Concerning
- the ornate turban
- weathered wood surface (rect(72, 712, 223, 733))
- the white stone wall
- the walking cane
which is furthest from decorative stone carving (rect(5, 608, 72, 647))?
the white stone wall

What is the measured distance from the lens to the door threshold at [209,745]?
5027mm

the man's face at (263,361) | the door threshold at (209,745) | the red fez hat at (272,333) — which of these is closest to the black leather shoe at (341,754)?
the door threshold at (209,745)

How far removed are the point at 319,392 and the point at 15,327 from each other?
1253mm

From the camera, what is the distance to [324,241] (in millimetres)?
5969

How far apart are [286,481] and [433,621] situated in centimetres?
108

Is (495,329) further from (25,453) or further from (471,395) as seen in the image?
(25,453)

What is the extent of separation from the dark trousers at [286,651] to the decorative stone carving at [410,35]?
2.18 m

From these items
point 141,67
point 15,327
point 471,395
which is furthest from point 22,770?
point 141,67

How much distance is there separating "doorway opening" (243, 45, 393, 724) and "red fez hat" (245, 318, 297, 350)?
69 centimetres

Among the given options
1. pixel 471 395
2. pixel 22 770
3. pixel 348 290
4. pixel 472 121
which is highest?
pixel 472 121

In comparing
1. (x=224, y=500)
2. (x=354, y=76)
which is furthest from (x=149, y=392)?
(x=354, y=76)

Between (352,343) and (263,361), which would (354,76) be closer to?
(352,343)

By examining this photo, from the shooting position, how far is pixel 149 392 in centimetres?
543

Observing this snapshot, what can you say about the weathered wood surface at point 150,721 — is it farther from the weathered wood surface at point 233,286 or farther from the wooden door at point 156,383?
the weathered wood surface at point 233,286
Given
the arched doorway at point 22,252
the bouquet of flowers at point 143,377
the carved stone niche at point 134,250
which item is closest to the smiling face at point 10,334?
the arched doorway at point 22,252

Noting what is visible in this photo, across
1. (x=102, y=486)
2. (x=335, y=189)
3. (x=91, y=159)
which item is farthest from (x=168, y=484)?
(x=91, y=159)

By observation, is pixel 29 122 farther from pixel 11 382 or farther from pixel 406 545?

----------------

Give back the lines above exactly, from the one with "In comparing" through the last line.

#### Answer to this task:
In comparing
1. (x=224, y=500)
2. (x=354, y=76)
which is furthest from (x=149, y=392)?
(x=354, y=76)

Between (352,343) and (263,361), which would (354,76) be closer to?
(352,343)

By examining this photo, from the shooting position, how far is pixel 149 392 in centimetres?
543

Observing this snapshot, what can you say about the weathered wood surface at point 150,721 — is it farther from the weathered wood surface at point 233,286 or farther from the wooden door at point 156,383?
the weathered wood surface at point 233,286
Given
the arched doorway at point 22,252
the bouquet of flowers at point 143,377
the carved stone niche at point 134,250
which item is closest to the smiling face at point 10,334?
the arched doorway at point 22,252

Noting what is visible in this photo, across
1. (x=102, y=486)
2. (x=335, y=189)
3. (x=91, y=159)
which item is farthest from (x=168, y=484)?
(x=91, y=159)

By observation, is pixel 29 122 farther from pixel 11 382 or farther from pixel 406 545?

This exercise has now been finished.